Elevated 502 errors in Oregon
Incident Report for Render
Postmortem

Render RCA - 2023-12-11

Summary

Starting at 2023-12-11 20:33 UTC a Render customer in the Oregon region was subject to a Distributed Denial of Service (DDoS) botnet attack. Render uses Cloudflare to offer DDoS protection and Cloudflare immediately began blocking some but not all of the malicious traffic. The remaining traffic overloaded some components of our infrastructure. The attack ended 15 minutes later and within 8 minutes of that, all of our systems had self-recovered and began serving traffic as normal.

Impact

This outage impacted infrastructure that serves roughly a quarter of our customers in the Oregon region. The web services for these customers were unable to receive traffic responding with a 5xx HTTP errors. The total degraded service window was 23 minutes (2023-12-11 20:33 UTC to 2023-12-11 20:56 UTC), with the acute period (when no traffic was being served) for 11 minutes (2023-12-11 20:39 UTC to 2023-12-11 20:50 UTC).

Root Cause

Our Cloudflare configuration did not fully mitigate a DDoS attack against one of our customers. Additionally, parts of our infrastructure were not able to handle the dramatically increased load.

Mitigations

In the short term, we leveraged Cloudflare's filtering tool to guard against the resumption of the same attack.

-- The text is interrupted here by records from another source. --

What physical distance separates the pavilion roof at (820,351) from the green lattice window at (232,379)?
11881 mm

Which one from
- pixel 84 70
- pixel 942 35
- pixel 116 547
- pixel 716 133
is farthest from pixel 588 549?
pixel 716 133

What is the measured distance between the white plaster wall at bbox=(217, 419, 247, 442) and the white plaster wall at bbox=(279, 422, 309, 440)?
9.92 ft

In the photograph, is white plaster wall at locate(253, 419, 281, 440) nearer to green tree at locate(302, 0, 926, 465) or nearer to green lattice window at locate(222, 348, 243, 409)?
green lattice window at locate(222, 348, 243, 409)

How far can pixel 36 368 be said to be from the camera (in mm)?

We are also working to improve our system's responsiveness to this class of problem generally. Namely, we will be:

  • Working with Cloudflare to better leverage their security tools so that our combined systems can respond more adaptively to attacks of this kind.
  • Improving our infrastructure to be more resilient to these scenarios.
Posted Dec 19, 2023 - 00:42 UTC

Resolved
This incident has been resolved.
Posted Dec 11, 2023 - 21:33 UTC
Monitoring
Services in Oregon were partially degraded from 20:36 to 20:54 UTC. We’ve identified the cause of the issue and have taken steps to mitigate it.
Posted Dec 11, 2023 - 21:15 UTC
Investigating
We're investigating reports that services in Oregon are serving 502 Bad Gateway errors
Posted Dec 11, 2023 - 20:55 UTC
This incident affected: Oregon (Web Services, Cron Jobs, Background Workers, PostgreSQL, Redis, Web Services - Free Tier, Builds and Deploys, Autoscaling, Metrics/Logs).